Alguns exemplos dizem muito bem das drásticas
transformações havidas, e não apenas pelo aumento da violência e da
criminalidade, principalmente pela disseminação e uso de drogas entorpecentes,
mas nas mudanças de hábitos mesmo. Tornou-se raridade ouvir, ainda ao longe, a
chegada de um carro-de-bois. Aquele rangido arrastado, puxado, quase não existe
mais. Pelas estradas e cidades, nada mais de burros, jumentos e jegues, fazendo
o transporte da subsistência. Cavalo agora só para enfeite, cavalgada ou
vaquejada, pois as motos chamaram para si os relinchos e se espalham
espantosamente com seus roncos enfumaçados.

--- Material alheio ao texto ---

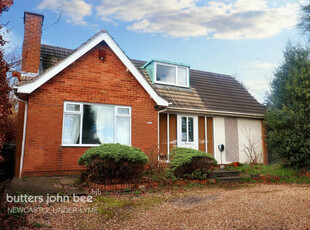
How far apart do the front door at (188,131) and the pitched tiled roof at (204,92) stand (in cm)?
67

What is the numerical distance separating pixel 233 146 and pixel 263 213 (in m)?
9.82

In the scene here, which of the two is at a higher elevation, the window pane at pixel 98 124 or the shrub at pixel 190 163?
the window pane at pixel 98 124

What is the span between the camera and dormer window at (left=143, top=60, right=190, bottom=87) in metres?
14.5

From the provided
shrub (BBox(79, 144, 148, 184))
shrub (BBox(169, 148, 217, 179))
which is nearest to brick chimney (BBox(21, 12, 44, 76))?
shrub (BBox(79, 144, 148, 184))

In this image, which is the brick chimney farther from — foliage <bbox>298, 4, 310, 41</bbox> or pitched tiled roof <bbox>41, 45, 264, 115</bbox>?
foliage <bbox>298, 4, 310, 41</bbox>

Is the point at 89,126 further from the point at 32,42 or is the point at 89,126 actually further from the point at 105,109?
the point at 32,42

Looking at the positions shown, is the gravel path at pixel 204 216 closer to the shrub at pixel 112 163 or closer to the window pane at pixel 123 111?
the shrub at pixel 112 163

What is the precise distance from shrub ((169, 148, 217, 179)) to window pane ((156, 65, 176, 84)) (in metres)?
6.26

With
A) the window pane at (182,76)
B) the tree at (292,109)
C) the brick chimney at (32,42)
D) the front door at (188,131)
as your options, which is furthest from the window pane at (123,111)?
the tree at (292,109)

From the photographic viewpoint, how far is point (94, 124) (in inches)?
418

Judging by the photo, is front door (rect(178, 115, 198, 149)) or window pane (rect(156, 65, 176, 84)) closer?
front door (rect(178, 115, 198, 149))

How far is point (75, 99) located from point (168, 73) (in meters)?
6.30

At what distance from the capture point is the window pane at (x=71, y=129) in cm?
1011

Mas nem tudo está perdido. Ainda bem que nem
tudo está perdido. Felizmente ainda há sertão no sertão e, não raro, mais
próximo dos núcleos urbanos do que se imagina. Basta que a pessoa se disponha a
caminhar um pouquinho, a sair um pouco dos centros, dos bairros e conjuntos, e
logo encontrará o que resta do sertão dentro daquilo que foi sertão. Bem ali ao
lado, pouca estrada adiante - mas principalmente nos escondidos das
catingueiras e xiquexiques - ainda há muito sertão, ainda há o reconhecimento
de que o tempo sequer parece ter passado por ali. De repente, o visitante se vê
diante daquilo que somente seu idealismo bucólico sertanejo possibilitava
avistar.
Não só na casinha de cipó e barro, na moradia
de barro batido segurada em estaca e trançado de croá, bem como nos seus
arredores de mataria e cactáceas ressequidas pelos escaldamentos do sol, mas no
próprio jeito de ser e viver. Observo isso nas minhas andanças pelos sertões e
pelas visitas que eu tenho feito a famílias sertanejas. Outro dia, por exemplo,
cheguei perante a cancela de um velho e famoso mateiro, exímio caçador nos
tempos idos, bati palmas perante a moradia à minha frente e nada de obter
resposta.
Logo veio a motivação de ninguém haver
respondido, ainda que gente estivesse ali. Olhei pelo lado e logo ao fundo
avistei uma casinha de barro, daquelas já muito açoitada de tempo, de uma porta
apenas. Ante minha chegada, logo surgiram seus moradores: um casal já
envelhecido de sertanejos. Recebido com a cordialidade matuta de sempre,
enquanto proseava eu olhava de lado. Galinhas ciscando ali e acolá, um purrão
num canto de parede, um velho fogão de lenha, e o mais que podia dizer que ali
possuía a feição daquele sertão antigo.
O motivo de não morarem na casa da frente e
sim na velha casinha de trás? Não se acostumavam com casa de tijolo e cimento.